Actualité d’Aïtmatov
24042013C’est Hugues et Ludmila Krasnova qui m’ont fait découvrir l’écrivain kirghize, mais avant tout soviétique, Tchinguiz Aïtmatov. Les romans d’Aïtmatov peuvent paraître aujourd’hui passés, comme on dit d’une étoffe qu’elle est passée, par le ton humaniste, parfois enflé, qu’ils adoptent en plus d’un endroit. Mais ce n’est pas cet aspect-là, même si je le respecte profondément, qui m’attire aujourd’hui chez lui. Non, ce qui m’attire intensément, c’est ceci. Aïtmatov excelle à mettre en résonance l’homme et la nature. Davantage encore, dans plusieurs de ses romans, et des plus grands, Aïtmatov met en résonance, avec un très grand talent, le destin d’êtres humains et le destin d’animaux. Ainsi il y a, aux toutes premières pages des Rêves de la louve, cette scène extraordinaire, une des plus saisissantes que j’ai lues dans un roman, de la rencontre dans la steppe désertique entre la louve Akbara, qui protège ses petits, et un homme, dont on ignore encore le nom et pourquoi il erre à pied en cet endroit, qui, terrifié, « en perd momentanément la raison » et demeure prostré, ce qui empêche au dernier moment la louve de le saisir à la gorge.
Peut-être est-ce les études que suivit d’abord Aïtmatov, dans la section élevage d’un institut agronomique, qui ont favorisé chez lui cette faculté de parler des animaux, ou même de les laisser parler dans leur langage non verbal.
Peut-être alors l’actualité d’Aïtmatov tient-elle en ceci. Si l’homme occidental, celui que René Descartes engageait à être maître et possesseur de la nature, rencontre désormais ses limites, en un épuisement de cette nature et jusqu’en un épuisement de son essence d’homme, peut-être alors convient-il aussi de changer notre vision et notre appréhension de ces êtres qui pour Descartes n’étaient que des machines en mouvement, et pour beaucoup aujourd’hui de simples stocks de viande, mais représentent sans doute une part majeure de notre humanité même.
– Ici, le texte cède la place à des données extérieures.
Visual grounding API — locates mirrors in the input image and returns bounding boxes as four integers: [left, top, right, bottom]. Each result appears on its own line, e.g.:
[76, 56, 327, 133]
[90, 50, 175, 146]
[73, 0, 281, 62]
A lire: Adieu Goulsary ( qui met en scène le cheval, compagnon d’une vie, d’un berger, récemment réédité aux Editions du Rocher), Il fut un blanc navire (où il y a une déchéance à tuer pour sa viande un animal sacré, Editions Phébus ), Une journée plus longue qu’un siècle ( dont l’un des personnages est un chameau indomptable), Les rêves de la louve. Ces deux derniers livres sont épuisés, très recherchés en occasion, mais disponibles en bibliothèque publique, en tout cas à Bruxelles.